Search this Blog

Monday, March 21, 2011

After node restart RAC cluster does not start

Today we have been very busy trying to figure out why after a system restart the RAC nodes didn't want to start the cluster stack anymore.

The biggest problem we had was there was absolutely no logging at all !!
The system seemed totally not startable.

All checks to get the cluster online where -in our opinion- successfull.
We were able to create an ocrdump, and query the voting disks.

Finally we started to dig into the processes that were running.
We found a process called:

/etc/init.cssd startcheck

This process seemed to hang.
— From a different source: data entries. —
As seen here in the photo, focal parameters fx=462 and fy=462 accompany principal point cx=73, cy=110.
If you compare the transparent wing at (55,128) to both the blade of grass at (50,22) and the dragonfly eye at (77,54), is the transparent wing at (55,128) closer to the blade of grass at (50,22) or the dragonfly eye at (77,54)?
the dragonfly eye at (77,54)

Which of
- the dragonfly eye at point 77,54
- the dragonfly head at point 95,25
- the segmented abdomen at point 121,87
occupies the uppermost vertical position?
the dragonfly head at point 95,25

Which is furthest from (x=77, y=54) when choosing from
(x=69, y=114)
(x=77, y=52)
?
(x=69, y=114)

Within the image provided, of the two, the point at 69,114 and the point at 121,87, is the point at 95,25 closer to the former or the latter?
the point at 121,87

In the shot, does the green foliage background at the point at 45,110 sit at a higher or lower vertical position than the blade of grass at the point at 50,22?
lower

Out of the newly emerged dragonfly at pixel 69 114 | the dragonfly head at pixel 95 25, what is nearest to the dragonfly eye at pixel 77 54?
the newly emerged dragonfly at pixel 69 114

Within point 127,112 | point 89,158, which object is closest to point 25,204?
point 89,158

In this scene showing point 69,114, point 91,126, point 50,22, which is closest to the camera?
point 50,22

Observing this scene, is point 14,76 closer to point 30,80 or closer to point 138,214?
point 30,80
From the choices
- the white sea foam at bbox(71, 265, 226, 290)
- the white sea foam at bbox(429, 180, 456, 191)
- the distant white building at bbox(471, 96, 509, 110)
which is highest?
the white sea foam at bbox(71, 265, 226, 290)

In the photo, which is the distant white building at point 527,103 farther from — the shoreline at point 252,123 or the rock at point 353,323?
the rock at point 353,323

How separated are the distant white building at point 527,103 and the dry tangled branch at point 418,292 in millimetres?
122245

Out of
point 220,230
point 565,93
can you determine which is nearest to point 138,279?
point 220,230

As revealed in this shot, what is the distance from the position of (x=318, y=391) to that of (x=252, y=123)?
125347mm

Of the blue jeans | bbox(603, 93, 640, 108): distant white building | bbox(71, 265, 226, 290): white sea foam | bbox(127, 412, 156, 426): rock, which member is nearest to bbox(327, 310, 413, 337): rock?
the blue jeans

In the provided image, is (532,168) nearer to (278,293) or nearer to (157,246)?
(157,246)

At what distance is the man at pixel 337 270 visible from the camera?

Waiting for something.
Looking into the script we read that this function checked for all needed resources to be available, and as long as they were not available, went for a sleep of 60 seconds.
We detected it used the AIX logging system, of which we however did not "catch" the logging messages by means of the syslog.conf file.

After a while we decided to start a "startcheck" of our own, using the debug options op de Korn shell:

# ksh -x /etc/init.cssd startcheck

The result was that it showed that there was some logging in files in /tmp calles cssxxxx where xxxx is a numeric value.

Looking into the last one of these files, it showed that the votingdisks where missing.
This is contradiction to the

# $CRS_HOME/bin/crsctl query votedisk

which still showed everything was fine with the voting disks.

The real problem was in the fact that the 'crsctl' command, just looks for the device files to be present and to be readable.
If there were/are actually disks attached to these device files was not checked.

It turned out that a major network problem we've had two days earlier disturbed something on the SAN network, making it not possible anymore to connect the logical drives to this server.


What I totally do not like here is the total lack of any logging in the usual logging location of CRS, being $CRS_HOME/log/.
Maybe in future releases ( we are using 11.1.0.7) this problem is better handled.